The A1200 was a dream computer, still is. Chuck in half the technology they have in mobile phones, laptops, etc and the A1200 would fly in the current case design. With the slender DVD drives and flash hard drives it just gets easier. For me the computer should be the keyboard. Then I could get rid of this annoying dinosaur of a tin box. Nothing changes sadly. We need folk like those that developed the Amiga to show the world what a real computer could look, feel and operate like.

We have given in far too easy to the grown ups... Boring. Not the world of computing that I grew up in sadly. The last ten to fifteen years have changed emphasis from a serious computer interest to internet cruise junkie activities...

Frankie said ' We are living in a world where sex and horror are the new gods '
Frankie now says ' We are living in a world where YouTube and Twitter are the new gods '

You can have it. That's why I collect retro.

scuzz

Offline scuzzb494

Re: Common amiga knowledge that's wrong
« Reply #5 on: March 09, 2010, 01:58:02 AM »
Quote from: Hell Labs;546747
War Hide yourself

Being a frankie fan doesn't really show how old someone is. I wasn't even alive when they released that album.


' Relax.... '

Hate to say it but I remember seeing the Beatles the first time they were on TV... Though I am not in anyway old at heart. My favourite band is Linkin Park, the last album I bought was The E.N.D by the Black Eyed Peas and tomorrow I am going to Game to pick up Final Fantasy XIII. Add to that I have 8 Level 80s in World of Warcraft and Thursday I travel north to collect a car full of Amiga kit... Goodness me who wants to ever grow old.
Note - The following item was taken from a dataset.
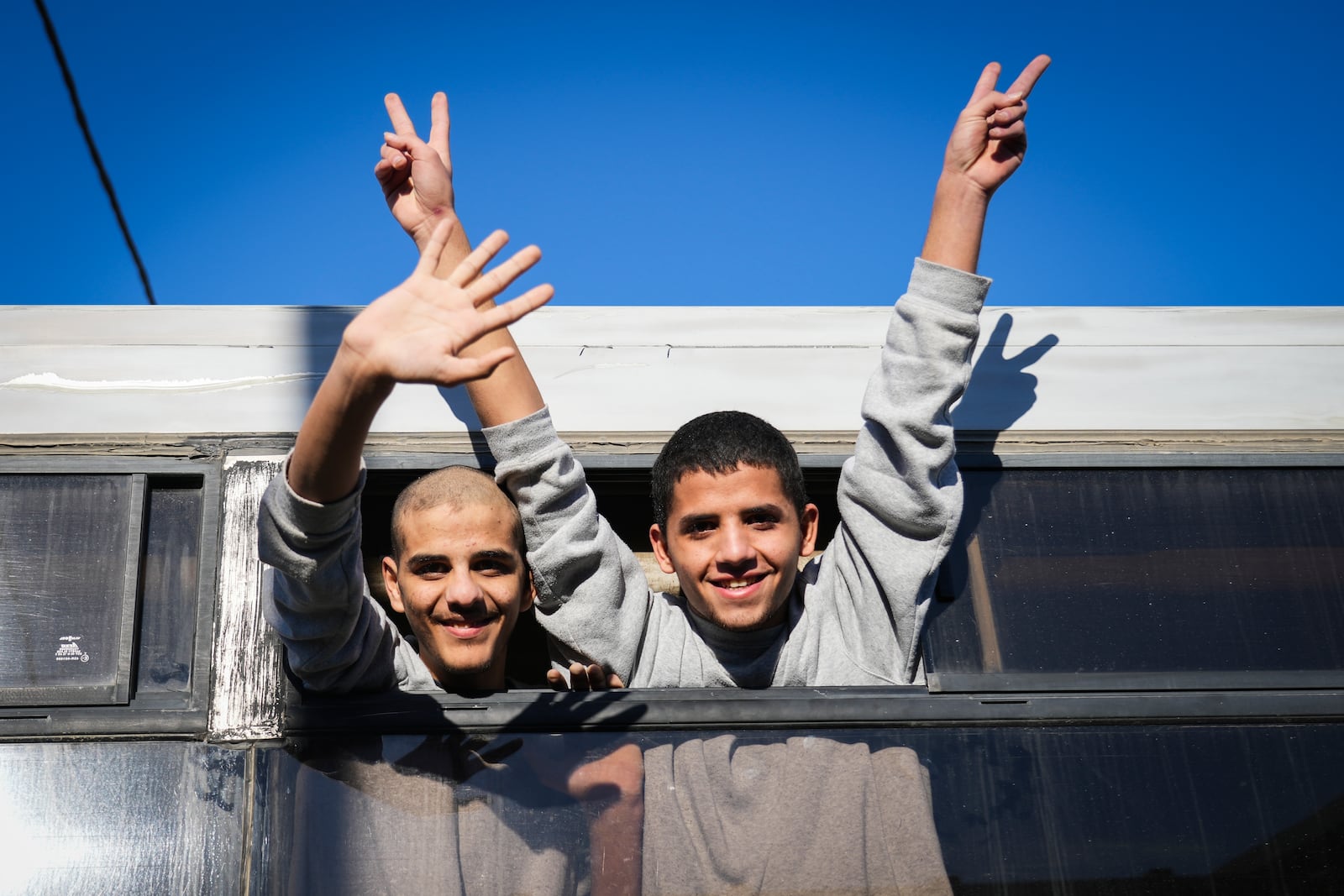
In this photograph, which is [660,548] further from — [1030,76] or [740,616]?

Frankie was classic though. The summer of 84 when everyone had a 'T shirt' with Frankie says something or other on it. Two Tribes was in the charts for ever... They would have had the Christmas number one here had it not been for Band Aid. .. ' Feed the World '

Better go to bed... Hate having to stop playing, but hey. That guy out of Journey to the Centre of the Earth best summed up sleep as 'little snatches of death'. The joy of a slowly clicking Amiga floppy drive in the otherwise still of the night. Like a heart beat.. Classic.